Give back every record below in full and exactly, but without a single image.

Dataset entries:
______________________________

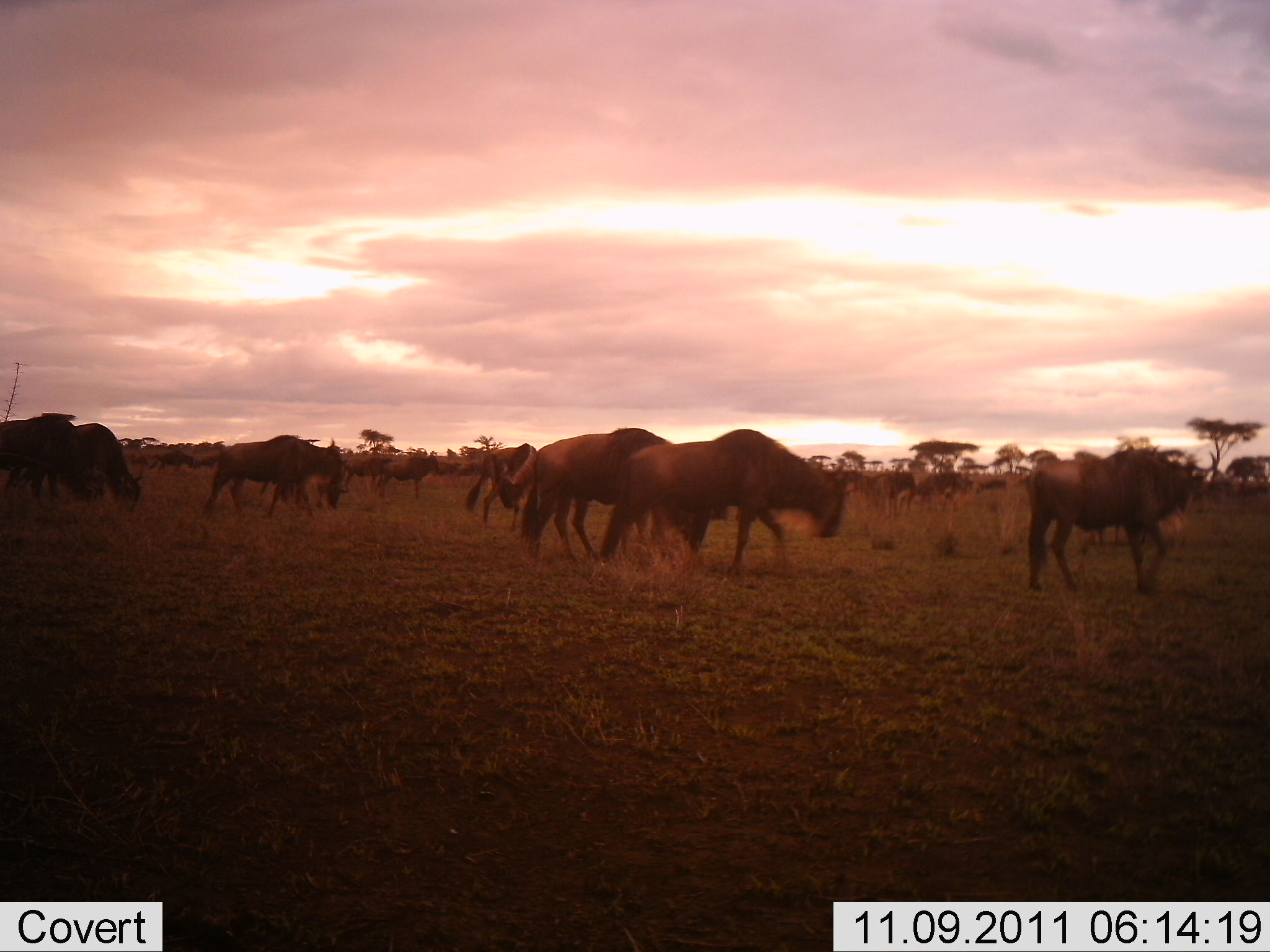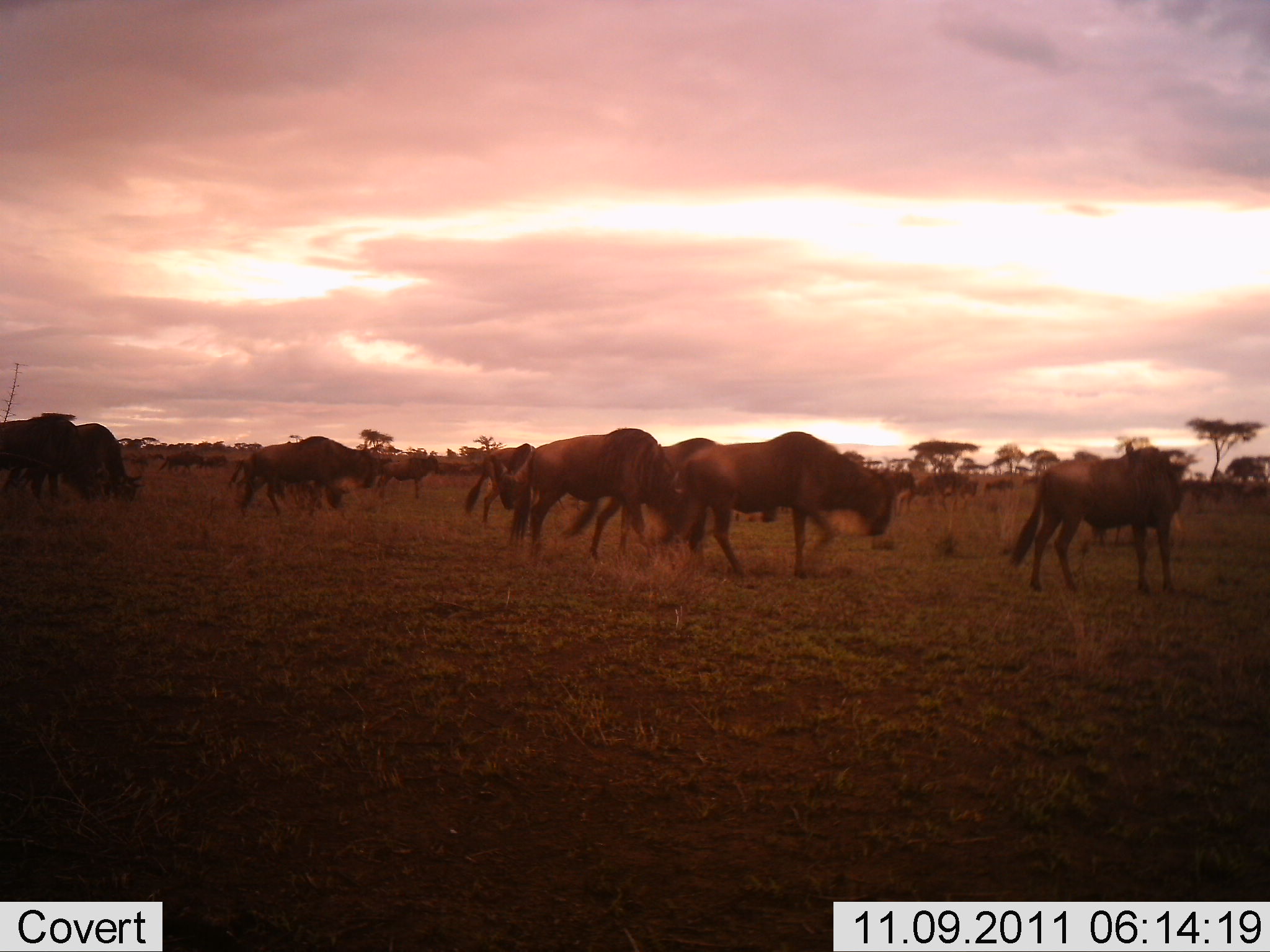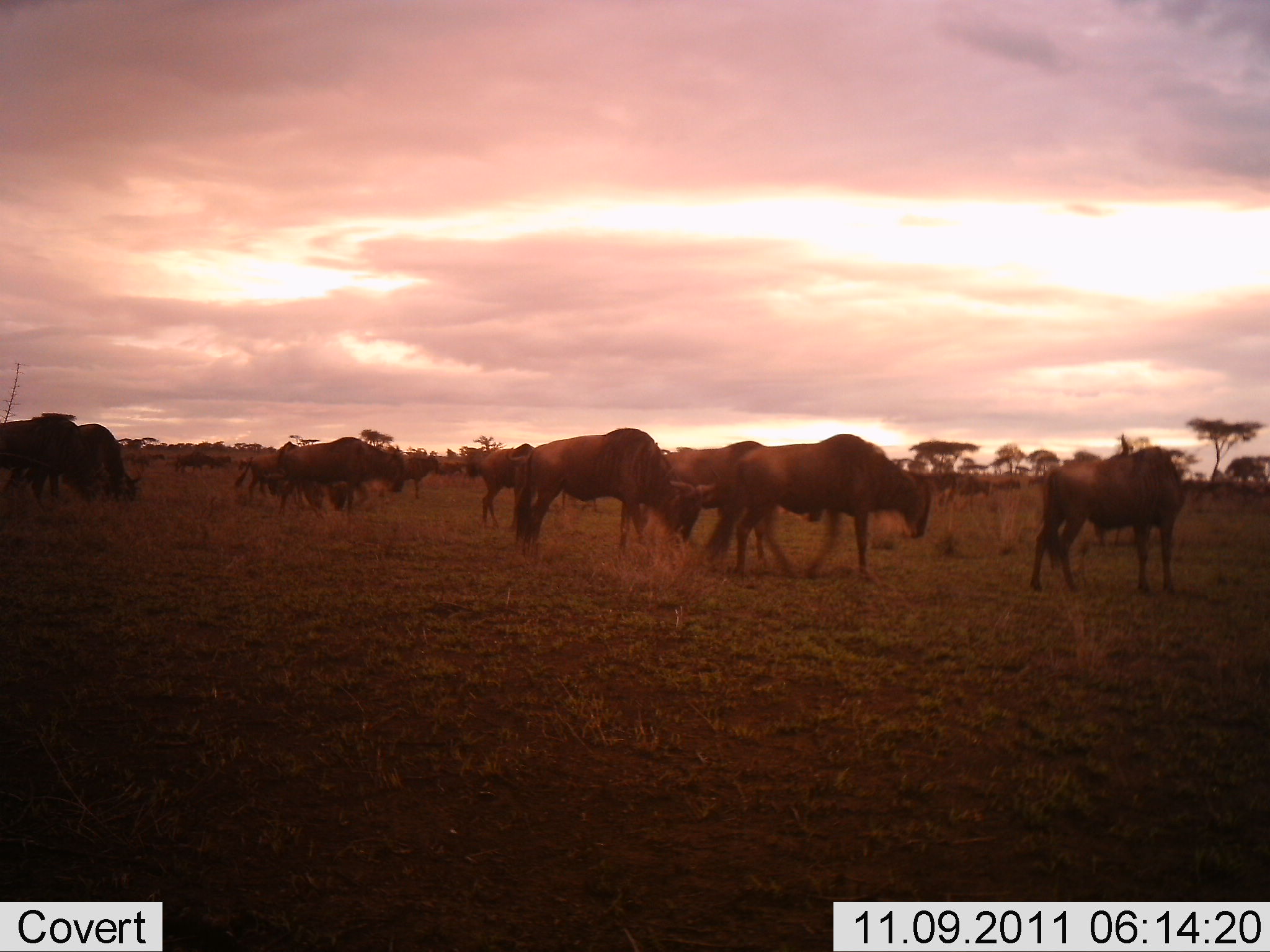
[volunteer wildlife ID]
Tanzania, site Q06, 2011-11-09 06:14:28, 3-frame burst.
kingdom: Animalia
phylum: Chordata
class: Mammalia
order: Artiodactyla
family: Bovidae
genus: Connochaetes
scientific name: Connochaetes taurinus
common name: blue wildebeest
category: wildebeest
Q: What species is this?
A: Wildebeest (blue wildebeest) (Connochaetes taurinus).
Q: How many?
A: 11-50.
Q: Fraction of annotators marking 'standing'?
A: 31%.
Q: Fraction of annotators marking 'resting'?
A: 0%.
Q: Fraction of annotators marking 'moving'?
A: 94%.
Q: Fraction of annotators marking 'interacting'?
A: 12%.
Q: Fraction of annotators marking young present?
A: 0%.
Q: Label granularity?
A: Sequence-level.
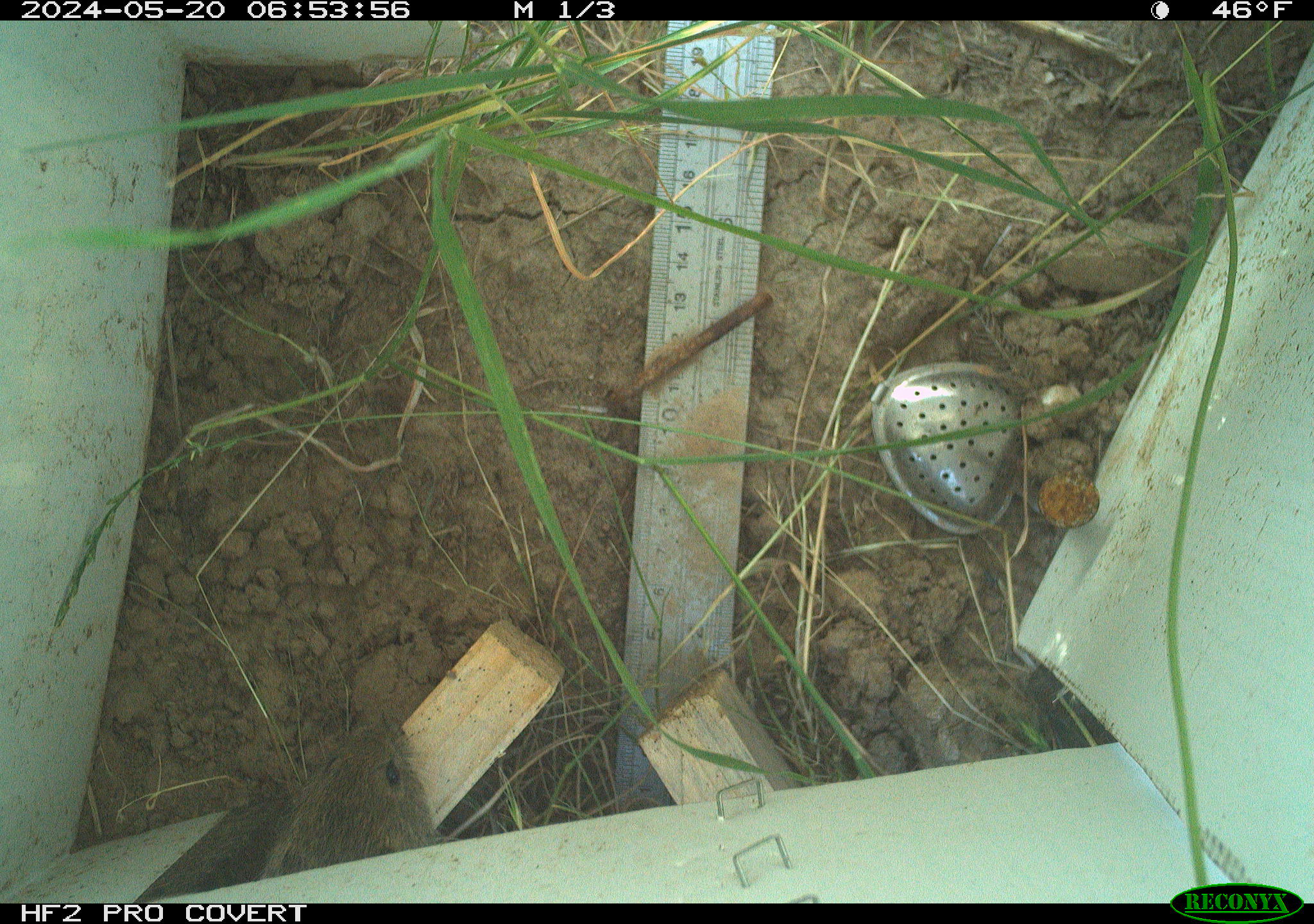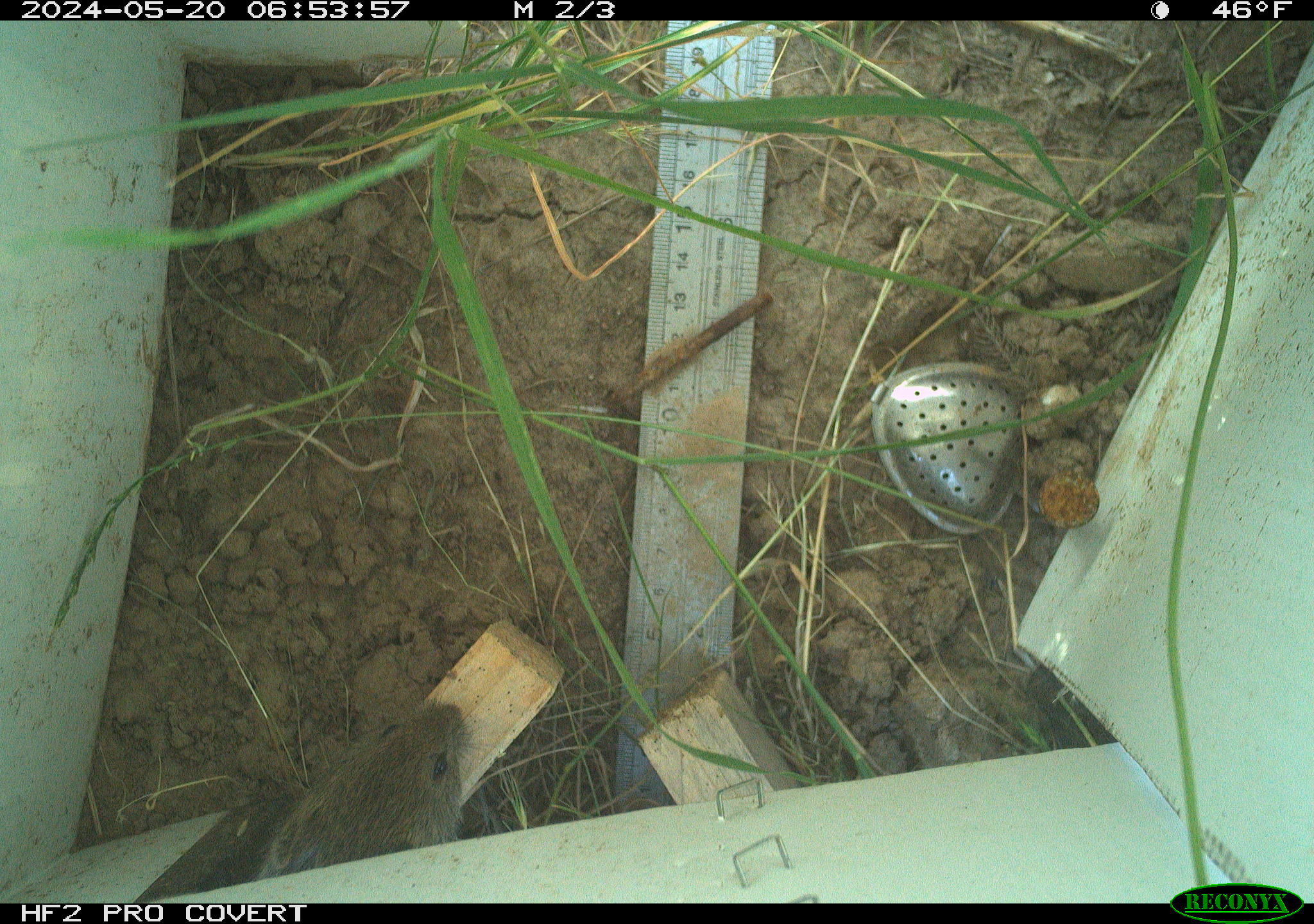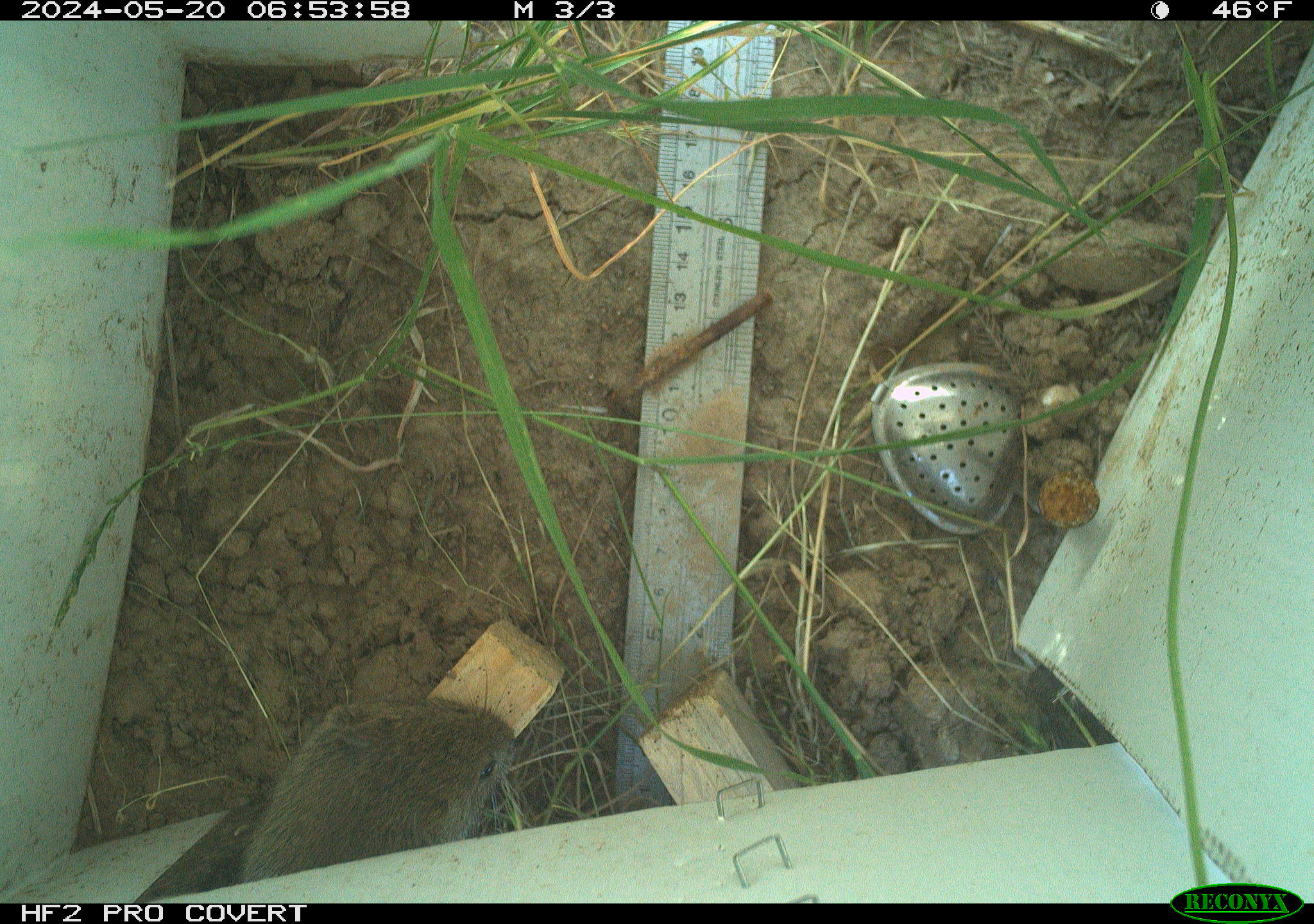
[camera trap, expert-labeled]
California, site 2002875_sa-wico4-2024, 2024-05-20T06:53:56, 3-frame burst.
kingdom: Animalia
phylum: Chordata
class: Mammalia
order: Rodentia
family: Cricetidae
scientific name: Arvicolinae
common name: voles, lemmings, and muskrats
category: arvicolinae subfamily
Arvicolinae subfamily (voles, lemmings, and muskrats) (Arvicolinae).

______________________________

Solution for this task »
[volunteer wildlife ID]
Tanzania, site Q06, 2011-11-09 06:14:28, 3-frame burst.
kingdom: Animalia
phylum: Chordata
class: Mammalia
order: Artiodactyla
family: Bovidae
genus: Connochaetes
scientific name: Connochaetes taurinus
common name: blue wildebeest
category: wildebeest
Q: What species is this?
A: Wildebeest (blue wildebeest) (Connochaetes taurinus).
Q: How many?
A: 11-50.
Q: Fraction of annotators marking 'standing'?
A: 31%.
Q: Fraction of annotators marking 'resting'?
A: 0%.
Q: Fraction of annotators marking 'moving'?
A: 94%.
Q: Fraction of annotators marking 'interacting'?
A: 12%.
Q: Fraction of annotators marking young present?
A: 0%.
Q: Label granularity?
A: Sequence-level.
[camera trap, expert-labeled]
California, site 2002875_sa-wico4-2024, 2024-05-20T06:53:56, 3-frame burst.
kingdom: Animalia
phylum: Chordata
class: Mammalia
order: Rodentia
family: Cricetidae
scientific name: Arvicolinae
common name: voles, lemmings, and muskrats
category: arvicolinae subfamily
Arvicolinae subfamily (voles, lemmings, and muskrats) (Arvicolinae).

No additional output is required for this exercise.